EDIT 3: Test RAMu z BIOSu donosi iz ten jest srpawny... Pogrzebalem w ustawieniach w BIOSie, znalazlem opcje "DualCore CPU"... byla wlaczona.. zmienilem na 'Disabled'... Krew mnie zaraz zaleje... tak wolno wszystko dziala... no ale dziala...kompilacja binutils trwa ponad 20 minut... noo ale trwa...

I co najlepsze zostawilem -j5 w MAKEOPTS... i system nie przymula przy kompilacji jak poprzednio - czyt da sie go normalnie uzywac... i w dmesgu cicho...

Czyzby zatem na prawde uszkodzony byl 2 rdzen?

Wlaczylem go spowrotem - http://wklej.org/id/121429/

----------

## joi_

spróbuj może z nowszym kernelem (np 2.6.31-rc3  :Very Happy: )

co tam pokazuje cat /proc/cpuinfo?

----------

## Belliash

nowszy? rok dzialalo na tym i nagle przestalo? przeciez w nim nie grzebalem... krzywdy mu nie zrobilem  :Razz: 

w /proc/cpuinfo mam to samo co zwykle... wykrywa 1 albo 2 procesory w zaleznosci od ustawien BIOSu  :Wink:  Jak widzi 2 to sie psuje, jak 1 to dziala... Byly zawsze wlaczone 2, tylko ze przez dlugi czas nic nie kompilowalem... i w sumie nie obciazalem go...

To samo na livecd:

*Arch 2009.02

*Sabayon 4-r1

*Ubuntu 8.04

*Ubuntu 8.10

----------

## joi_

w pierwszym poście napisałeś że zrobiłeś upgrade całego systemu, więc założyłem że kernel też...
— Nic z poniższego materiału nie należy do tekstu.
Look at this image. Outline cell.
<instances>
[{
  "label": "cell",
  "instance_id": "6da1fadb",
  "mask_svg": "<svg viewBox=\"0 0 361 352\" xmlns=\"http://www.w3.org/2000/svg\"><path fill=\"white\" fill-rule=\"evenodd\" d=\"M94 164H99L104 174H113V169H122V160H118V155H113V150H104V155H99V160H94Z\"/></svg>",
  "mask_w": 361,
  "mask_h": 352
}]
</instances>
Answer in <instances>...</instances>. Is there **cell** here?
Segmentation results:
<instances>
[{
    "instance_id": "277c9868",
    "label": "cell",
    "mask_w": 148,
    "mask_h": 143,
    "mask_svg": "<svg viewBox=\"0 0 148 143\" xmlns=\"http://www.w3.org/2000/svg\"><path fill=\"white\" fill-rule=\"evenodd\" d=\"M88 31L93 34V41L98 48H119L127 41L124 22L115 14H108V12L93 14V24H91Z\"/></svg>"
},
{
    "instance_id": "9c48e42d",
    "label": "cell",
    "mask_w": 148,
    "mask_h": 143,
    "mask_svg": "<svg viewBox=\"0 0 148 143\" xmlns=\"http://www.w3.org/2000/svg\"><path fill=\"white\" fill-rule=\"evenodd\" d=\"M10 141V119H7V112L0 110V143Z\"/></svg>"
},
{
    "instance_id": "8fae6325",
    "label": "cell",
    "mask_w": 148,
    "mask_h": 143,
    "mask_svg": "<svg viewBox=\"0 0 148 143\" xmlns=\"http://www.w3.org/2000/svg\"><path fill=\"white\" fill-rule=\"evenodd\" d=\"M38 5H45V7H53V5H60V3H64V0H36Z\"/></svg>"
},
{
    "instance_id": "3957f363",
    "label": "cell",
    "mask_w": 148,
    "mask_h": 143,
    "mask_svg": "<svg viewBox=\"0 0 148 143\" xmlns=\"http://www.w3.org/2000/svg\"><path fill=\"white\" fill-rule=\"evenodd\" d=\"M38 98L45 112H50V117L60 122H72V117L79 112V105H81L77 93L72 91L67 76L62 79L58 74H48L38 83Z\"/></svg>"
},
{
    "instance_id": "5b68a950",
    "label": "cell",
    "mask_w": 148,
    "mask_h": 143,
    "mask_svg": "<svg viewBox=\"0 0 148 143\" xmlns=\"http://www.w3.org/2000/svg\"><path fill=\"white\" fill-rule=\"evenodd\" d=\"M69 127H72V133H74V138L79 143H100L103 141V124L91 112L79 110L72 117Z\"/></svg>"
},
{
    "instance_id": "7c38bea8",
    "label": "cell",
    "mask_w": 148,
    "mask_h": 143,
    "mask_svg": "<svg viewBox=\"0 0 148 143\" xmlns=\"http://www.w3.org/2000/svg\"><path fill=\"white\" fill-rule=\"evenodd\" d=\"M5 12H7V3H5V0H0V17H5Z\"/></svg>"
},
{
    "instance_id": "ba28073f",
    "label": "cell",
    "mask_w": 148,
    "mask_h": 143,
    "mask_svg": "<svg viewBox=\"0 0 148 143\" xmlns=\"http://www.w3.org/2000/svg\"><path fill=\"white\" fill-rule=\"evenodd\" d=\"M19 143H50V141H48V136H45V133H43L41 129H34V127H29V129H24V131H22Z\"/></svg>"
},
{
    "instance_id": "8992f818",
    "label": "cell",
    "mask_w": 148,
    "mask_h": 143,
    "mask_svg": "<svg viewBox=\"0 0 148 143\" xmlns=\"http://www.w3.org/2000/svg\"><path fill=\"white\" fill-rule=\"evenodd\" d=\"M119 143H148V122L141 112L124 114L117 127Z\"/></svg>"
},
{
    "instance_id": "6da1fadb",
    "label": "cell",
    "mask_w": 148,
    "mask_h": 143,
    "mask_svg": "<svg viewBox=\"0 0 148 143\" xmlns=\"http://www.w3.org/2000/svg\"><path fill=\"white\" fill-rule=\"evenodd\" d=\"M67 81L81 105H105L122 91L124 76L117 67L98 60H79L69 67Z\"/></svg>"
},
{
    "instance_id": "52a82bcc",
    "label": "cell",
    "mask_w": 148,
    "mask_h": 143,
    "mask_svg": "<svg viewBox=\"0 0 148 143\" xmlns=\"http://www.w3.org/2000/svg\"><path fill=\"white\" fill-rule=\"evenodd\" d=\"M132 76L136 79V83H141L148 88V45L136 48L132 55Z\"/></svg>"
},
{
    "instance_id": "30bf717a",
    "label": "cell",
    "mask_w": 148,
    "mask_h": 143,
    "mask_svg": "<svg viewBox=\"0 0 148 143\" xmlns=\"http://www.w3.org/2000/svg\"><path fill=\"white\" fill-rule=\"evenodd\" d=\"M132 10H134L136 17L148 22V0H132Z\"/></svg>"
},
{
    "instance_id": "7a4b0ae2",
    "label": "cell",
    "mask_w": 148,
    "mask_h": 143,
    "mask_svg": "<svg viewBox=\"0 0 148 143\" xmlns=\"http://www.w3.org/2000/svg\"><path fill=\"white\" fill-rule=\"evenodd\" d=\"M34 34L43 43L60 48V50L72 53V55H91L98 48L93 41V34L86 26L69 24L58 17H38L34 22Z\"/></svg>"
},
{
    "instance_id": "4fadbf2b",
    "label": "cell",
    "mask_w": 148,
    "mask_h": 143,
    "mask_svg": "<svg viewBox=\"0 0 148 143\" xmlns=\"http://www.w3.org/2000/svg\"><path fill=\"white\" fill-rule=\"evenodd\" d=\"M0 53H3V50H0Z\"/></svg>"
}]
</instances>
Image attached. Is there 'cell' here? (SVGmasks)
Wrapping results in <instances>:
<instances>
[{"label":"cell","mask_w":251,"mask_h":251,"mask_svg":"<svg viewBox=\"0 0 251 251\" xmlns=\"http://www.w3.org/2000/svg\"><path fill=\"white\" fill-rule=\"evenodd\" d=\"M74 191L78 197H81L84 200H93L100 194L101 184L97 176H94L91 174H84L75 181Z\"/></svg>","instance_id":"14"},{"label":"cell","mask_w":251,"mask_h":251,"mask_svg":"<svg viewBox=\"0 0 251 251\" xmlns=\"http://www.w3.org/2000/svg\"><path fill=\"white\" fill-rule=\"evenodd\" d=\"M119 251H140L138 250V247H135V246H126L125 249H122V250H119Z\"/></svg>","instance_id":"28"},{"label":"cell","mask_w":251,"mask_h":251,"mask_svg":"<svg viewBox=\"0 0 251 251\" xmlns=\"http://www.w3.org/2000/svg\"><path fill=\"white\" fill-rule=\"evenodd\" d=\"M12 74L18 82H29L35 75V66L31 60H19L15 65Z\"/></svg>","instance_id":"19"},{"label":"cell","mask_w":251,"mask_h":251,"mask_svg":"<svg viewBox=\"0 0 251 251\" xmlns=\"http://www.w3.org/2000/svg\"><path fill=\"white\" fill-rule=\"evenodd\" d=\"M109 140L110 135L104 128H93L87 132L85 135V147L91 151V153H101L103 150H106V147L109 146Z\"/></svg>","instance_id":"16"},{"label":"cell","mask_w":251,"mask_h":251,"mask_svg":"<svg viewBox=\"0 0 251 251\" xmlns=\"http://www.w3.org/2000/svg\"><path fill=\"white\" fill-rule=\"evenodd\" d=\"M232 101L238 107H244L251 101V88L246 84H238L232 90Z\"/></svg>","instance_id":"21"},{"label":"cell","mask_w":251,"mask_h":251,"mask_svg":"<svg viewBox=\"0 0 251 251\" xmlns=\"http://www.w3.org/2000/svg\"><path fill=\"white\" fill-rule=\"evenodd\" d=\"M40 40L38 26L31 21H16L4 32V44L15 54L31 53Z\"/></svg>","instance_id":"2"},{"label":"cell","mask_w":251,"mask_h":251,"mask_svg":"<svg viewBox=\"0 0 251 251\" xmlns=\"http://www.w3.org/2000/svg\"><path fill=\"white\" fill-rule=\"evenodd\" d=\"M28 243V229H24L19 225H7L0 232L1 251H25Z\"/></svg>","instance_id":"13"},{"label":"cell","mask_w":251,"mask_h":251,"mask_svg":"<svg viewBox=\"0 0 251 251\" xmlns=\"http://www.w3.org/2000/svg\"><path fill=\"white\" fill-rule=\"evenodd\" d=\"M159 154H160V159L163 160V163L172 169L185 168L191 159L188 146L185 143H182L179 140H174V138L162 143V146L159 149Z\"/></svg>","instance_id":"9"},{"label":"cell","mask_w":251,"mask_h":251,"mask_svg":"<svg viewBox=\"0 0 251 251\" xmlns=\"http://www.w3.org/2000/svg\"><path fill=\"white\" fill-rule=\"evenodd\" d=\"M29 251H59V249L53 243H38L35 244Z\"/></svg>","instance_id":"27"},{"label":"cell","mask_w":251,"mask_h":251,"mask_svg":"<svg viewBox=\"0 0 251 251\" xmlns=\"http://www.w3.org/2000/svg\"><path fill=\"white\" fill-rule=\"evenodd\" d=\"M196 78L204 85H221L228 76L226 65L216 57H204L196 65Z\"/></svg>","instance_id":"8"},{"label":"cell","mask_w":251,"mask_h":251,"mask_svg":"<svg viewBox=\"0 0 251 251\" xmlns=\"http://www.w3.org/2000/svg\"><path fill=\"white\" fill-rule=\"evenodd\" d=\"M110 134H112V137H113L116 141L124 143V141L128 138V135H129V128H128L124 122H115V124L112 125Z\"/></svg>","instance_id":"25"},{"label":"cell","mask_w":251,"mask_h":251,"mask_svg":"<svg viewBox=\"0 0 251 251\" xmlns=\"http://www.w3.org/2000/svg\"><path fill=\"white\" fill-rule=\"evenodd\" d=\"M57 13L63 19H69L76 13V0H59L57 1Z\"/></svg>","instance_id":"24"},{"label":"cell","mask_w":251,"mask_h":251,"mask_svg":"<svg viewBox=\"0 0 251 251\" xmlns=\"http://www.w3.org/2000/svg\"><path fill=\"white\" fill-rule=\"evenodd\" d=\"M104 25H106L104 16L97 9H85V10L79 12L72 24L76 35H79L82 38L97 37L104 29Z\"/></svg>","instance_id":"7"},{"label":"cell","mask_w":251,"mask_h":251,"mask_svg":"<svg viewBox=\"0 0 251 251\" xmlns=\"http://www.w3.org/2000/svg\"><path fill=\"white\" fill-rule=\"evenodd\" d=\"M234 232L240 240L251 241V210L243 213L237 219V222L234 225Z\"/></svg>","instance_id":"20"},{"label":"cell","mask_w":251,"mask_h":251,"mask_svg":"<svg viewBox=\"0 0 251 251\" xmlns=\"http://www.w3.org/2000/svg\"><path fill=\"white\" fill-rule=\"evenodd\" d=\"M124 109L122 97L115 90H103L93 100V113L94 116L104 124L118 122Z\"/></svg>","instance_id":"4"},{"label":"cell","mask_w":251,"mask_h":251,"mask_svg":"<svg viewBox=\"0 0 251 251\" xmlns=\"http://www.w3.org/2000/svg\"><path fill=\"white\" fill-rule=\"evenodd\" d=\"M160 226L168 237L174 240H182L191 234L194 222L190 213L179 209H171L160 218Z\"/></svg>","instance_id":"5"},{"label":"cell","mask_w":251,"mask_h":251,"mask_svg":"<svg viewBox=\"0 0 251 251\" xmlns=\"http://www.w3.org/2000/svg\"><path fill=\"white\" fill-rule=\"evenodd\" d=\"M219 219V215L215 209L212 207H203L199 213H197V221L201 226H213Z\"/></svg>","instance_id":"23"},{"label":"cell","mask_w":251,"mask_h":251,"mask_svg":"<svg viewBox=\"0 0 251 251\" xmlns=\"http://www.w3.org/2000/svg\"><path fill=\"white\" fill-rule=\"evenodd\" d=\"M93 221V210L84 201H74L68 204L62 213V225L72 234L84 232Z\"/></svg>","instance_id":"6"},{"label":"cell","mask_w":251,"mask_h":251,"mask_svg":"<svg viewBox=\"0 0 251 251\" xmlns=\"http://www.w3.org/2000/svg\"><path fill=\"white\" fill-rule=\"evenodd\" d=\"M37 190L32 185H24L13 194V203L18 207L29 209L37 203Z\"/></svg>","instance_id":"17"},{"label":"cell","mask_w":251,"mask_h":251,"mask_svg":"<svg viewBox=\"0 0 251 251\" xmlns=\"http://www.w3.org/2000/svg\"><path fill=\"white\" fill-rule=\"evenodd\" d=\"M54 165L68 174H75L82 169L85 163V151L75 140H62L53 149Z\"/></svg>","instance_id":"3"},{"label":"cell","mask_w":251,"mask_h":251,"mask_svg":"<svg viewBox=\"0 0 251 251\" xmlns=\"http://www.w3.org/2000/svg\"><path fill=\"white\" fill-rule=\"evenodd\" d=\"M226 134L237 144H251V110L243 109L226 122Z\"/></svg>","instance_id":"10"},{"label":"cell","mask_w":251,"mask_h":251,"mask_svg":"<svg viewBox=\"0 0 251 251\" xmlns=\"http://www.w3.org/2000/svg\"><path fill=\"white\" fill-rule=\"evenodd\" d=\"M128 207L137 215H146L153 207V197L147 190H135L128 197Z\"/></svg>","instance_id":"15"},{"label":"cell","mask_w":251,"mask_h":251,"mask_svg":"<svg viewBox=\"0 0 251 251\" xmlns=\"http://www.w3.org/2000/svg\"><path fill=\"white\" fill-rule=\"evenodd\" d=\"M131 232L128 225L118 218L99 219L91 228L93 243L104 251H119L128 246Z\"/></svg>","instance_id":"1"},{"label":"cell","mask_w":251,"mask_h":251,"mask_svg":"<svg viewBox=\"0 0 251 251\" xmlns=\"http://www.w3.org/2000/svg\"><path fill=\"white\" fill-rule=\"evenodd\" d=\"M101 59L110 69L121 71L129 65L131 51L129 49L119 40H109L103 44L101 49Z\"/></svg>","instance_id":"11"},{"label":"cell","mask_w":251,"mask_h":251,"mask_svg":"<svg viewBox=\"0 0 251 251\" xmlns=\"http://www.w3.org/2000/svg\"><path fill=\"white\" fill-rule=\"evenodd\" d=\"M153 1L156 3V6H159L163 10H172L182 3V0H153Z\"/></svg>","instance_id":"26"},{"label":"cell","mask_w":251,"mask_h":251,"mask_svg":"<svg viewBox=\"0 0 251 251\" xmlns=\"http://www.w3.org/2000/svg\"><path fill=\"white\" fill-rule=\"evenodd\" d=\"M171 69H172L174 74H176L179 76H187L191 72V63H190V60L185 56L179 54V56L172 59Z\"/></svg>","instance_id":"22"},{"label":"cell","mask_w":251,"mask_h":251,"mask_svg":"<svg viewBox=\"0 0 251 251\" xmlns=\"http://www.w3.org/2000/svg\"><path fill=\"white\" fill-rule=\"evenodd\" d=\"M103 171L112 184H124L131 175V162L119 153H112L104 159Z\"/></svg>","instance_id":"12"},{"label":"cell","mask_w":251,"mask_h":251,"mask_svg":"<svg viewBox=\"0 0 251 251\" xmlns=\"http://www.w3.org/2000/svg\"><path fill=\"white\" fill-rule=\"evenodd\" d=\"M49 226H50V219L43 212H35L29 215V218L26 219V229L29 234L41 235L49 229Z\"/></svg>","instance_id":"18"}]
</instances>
a co do mojego pytania i twojej odpowiedzi: po cholerę zakładasz topic na forum skoro nie oczekujesz odpowiedzi?

----------

## szczerb

Winda działa tylko na jednym rdzeniu? Tzn. odpalasz na wirtualnej maszynie?

----------

## SlashBeast

pewnie zostala zainstalowana bez wlaczenia w biosie SMP.

----------

## szczerb

No tak...już zapomniałem, że winda ciężko znosi pewne "zmiany sprzętu"....

----------

## Belliash

 *joi_ wrote:*   

> w pierwszym poście napisałeś że zrobiłeś upgrade całego systemu, więc założyłem że kernel też...
> 
> a co do mojego pytania i twojej odpowiedzi: po cholerę zakładasz topic na forum skoro nie oczekujesz odpowiedzi?

 

 *belliash wrote:*   

> Jako ze system tam jest sprzed okolo roku, [b]postanowilem go zupgradeowac[b]...

 

Rozumiesz różnicę?  :Smile:  Jakby sie go dao zupgradeowac co jest rownozaczne zudana kompilacja to nie zakladalbym tego watku  :Smile:  To cyba logiczne?  :Razz: 

Takze nie unos sie duma... Ja tez nie chcialem Cie urazic...

 *szczerb wrote:*   

> Winda działa tylko na jednym rdzeniu? Tzn. odpalasz na wirtualnej maszynie?

 

Winde mam oryginalna na dysku wybieram z gruba co chce uruchomic...

----------